**WHAT YOU NEED TO DO**: Make an exact copy of the entries below.

**DATA**:
══════

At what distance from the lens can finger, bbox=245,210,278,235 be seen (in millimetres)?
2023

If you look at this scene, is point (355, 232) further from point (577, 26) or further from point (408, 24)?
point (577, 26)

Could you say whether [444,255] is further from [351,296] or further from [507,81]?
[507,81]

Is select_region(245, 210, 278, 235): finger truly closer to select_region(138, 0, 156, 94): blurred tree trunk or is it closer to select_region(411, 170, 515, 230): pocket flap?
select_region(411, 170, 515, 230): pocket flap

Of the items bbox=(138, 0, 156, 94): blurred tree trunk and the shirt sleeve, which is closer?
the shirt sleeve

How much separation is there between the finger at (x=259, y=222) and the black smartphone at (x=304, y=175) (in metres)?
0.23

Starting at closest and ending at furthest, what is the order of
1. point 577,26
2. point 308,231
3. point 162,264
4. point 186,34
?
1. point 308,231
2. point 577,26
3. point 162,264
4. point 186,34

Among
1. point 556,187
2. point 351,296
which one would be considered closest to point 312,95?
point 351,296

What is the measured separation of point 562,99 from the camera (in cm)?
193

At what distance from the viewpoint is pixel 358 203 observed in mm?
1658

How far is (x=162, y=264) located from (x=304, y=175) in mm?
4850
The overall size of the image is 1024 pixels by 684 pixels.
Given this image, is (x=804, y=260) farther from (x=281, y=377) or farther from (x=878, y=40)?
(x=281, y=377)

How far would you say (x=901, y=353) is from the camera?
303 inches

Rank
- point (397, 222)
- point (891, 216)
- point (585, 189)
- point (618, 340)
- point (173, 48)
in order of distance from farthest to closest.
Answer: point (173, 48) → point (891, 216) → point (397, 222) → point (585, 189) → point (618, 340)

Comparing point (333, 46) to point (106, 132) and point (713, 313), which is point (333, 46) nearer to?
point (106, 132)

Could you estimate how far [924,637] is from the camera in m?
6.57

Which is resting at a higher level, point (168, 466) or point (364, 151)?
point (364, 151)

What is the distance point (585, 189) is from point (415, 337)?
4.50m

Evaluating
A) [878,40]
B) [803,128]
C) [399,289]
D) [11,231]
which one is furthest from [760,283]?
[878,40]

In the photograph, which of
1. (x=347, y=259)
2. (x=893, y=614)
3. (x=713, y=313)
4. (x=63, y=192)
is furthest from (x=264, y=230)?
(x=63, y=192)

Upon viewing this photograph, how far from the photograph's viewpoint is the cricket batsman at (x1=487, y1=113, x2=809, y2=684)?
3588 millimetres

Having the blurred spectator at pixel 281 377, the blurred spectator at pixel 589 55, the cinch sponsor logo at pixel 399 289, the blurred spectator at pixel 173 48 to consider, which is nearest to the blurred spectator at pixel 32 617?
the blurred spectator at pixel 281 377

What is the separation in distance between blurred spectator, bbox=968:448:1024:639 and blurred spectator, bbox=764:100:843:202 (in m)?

══════

**REPLY TO THE EXERCISE**:
At what distance from the lens can finger, bbox=245,210,278,235 be seen (in millimetres)?
2023

If you look at this scene, is point (355, 232) further from point (577, 26) or further from point (408, 24)?
point (577, 26)

Could you say whether [444,255] is further from [351,296] or further from [507,81]?
[507,81]

Is select_region(245, 210, 278, 235): finger truly closer to select_region(138, 0, 156, 94): blurred tree trunk or is it closer to select_region(411, 170, 515, 230): pocket flap?
select_region(411, 170, 515, 230): pocket flap

Of the items bbox=(138, 0, 156, 94): blurred tree trunk and the shirt sleeve, which is closer?
the shirt sleeve

How much separation is there between the finger at (x=259, y=222) and the black smartphone at (x=304, y=175) (in metres)?
0.23

Starting at closest and ending at furthest, what is the order of
1. point 577,26
2. point 308,231
3. point 162,264
4. point 186,34
?
1. point 308,231
2. point 577,26
3. point 162,264
4. point 186,34

Among
1. point 556,187
2. point 351,296
which one would be considered closest to point 312,95?
point 351,296

What is the measured separation of point 562,99 from the camera (in cm)?
193

At what distance from the viewpoint is pixel 358 203 observed in mm?
1658

How far is (x=162, y=264) located from (x=304, y=175) in mm?
4850
The overall size of the image is 1024 pixels by 684 pixels.
Given this image, is (x=804, y=260) farther from (x=281, y=377) or farther from (x=878, y=40)?
(x=281, y=377)

How far would you say (x=901, y=353) is from the camera?
303 inches

Rank
- point (397, 222)
- point (891, 216)
- point (585, 189)
- point (618, 340)
- point (173, 48)
in order of distance from farthest to closest.
Answer: point (173, 48) → point (891, 216) → point (397, 222) → point (585, 189) → point (618, 340)

Comparing point (333, 46) to point (106, 132) and point (713, 313), which is point (333, 46) nearer to?
point (106, 132)

Could you estimate how far [924,637] is from the camera in m?
6.57

Which is resting at a higher level, point (168, 466) or point (364, 151)?
point (364, 151)

What is the distance point (585, 189) is from point (415, 337)?
4.50m

Evaluating
A) [878,40]
B) [803,128]
C) [399,289]
D) [11,231]
which one is furthest from [760,283]?
[878,40]

In the photograph, which of
1. (x=347, y=259)
2. (x=893, y=614)
3. (x=713, y=313)
4. (x=63, y=192)
is furthest from (x=264, y=230)?
(x=63, y=192)

Upon viewing this photograph, how far from the photograph's viewpoint is the cricket batsman at (x1=487, y1=113, x2=809, y2=684)?
3588 millimetres

Having the blurred spectator at pixel 281 377, the blurred spectator at pixel 589 55, the cinch sponsor logo at pixel 399 289, the blurred spectator at pixel 173 48 to consider, which is nearest to the blurred spectator at pixel 32 617?
the blurred spectator at pixel 281 377

What is the separation in distance between blurred spectator, bbox=968:448:1024:639 and blurred spectator, bbox=764:100:843:202 (in m)?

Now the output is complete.